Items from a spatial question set

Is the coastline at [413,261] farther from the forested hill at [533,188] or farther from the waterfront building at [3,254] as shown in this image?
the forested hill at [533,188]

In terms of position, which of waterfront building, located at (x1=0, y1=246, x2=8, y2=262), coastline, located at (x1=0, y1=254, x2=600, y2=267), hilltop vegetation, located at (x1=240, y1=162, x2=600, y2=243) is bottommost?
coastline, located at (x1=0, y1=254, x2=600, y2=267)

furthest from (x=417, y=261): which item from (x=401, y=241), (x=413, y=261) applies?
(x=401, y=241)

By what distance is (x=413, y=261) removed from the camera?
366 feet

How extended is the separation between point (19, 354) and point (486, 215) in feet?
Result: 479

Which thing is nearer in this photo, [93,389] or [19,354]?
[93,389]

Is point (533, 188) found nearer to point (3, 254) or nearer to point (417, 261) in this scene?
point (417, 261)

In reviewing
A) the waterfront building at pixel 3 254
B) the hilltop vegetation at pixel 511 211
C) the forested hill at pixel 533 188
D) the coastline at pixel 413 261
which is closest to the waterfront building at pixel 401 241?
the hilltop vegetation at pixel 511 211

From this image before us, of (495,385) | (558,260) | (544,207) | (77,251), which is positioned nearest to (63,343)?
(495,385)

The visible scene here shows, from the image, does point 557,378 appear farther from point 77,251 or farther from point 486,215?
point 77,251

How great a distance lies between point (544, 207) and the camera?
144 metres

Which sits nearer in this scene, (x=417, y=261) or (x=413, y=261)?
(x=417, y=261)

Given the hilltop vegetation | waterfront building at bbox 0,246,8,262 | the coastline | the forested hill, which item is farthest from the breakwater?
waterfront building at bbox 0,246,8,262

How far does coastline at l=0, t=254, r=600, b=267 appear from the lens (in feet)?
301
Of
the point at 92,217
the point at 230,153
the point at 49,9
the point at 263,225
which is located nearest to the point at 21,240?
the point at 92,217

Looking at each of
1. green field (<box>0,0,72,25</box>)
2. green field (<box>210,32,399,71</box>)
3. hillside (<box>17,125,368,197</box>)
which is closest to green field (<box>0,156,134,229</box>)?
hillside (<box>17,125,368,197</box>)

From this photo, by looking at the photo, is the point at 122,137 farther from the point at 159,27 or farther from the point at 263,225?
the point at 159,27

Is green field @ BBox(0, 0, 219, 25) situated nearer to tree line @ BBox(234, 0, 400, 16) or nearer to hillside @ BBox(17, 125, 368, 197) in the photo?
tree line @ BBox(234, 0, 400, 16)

▶ [Work to complete]:
Copy everything from the line containing "Is green field" down to the end of the items, swapping "hillside" for "slope" and leaving all else unchanged.

▶ [Finished exercise]:
Is green field @ BBox(0, 0, 219, 25) situated nearer to tree line @ BBox(234, 0, 400, 16) or nearer to slope @ BBox(17, 125, 368, 197) in the photo?
tree line @ BBox(234, 0, 400, 16)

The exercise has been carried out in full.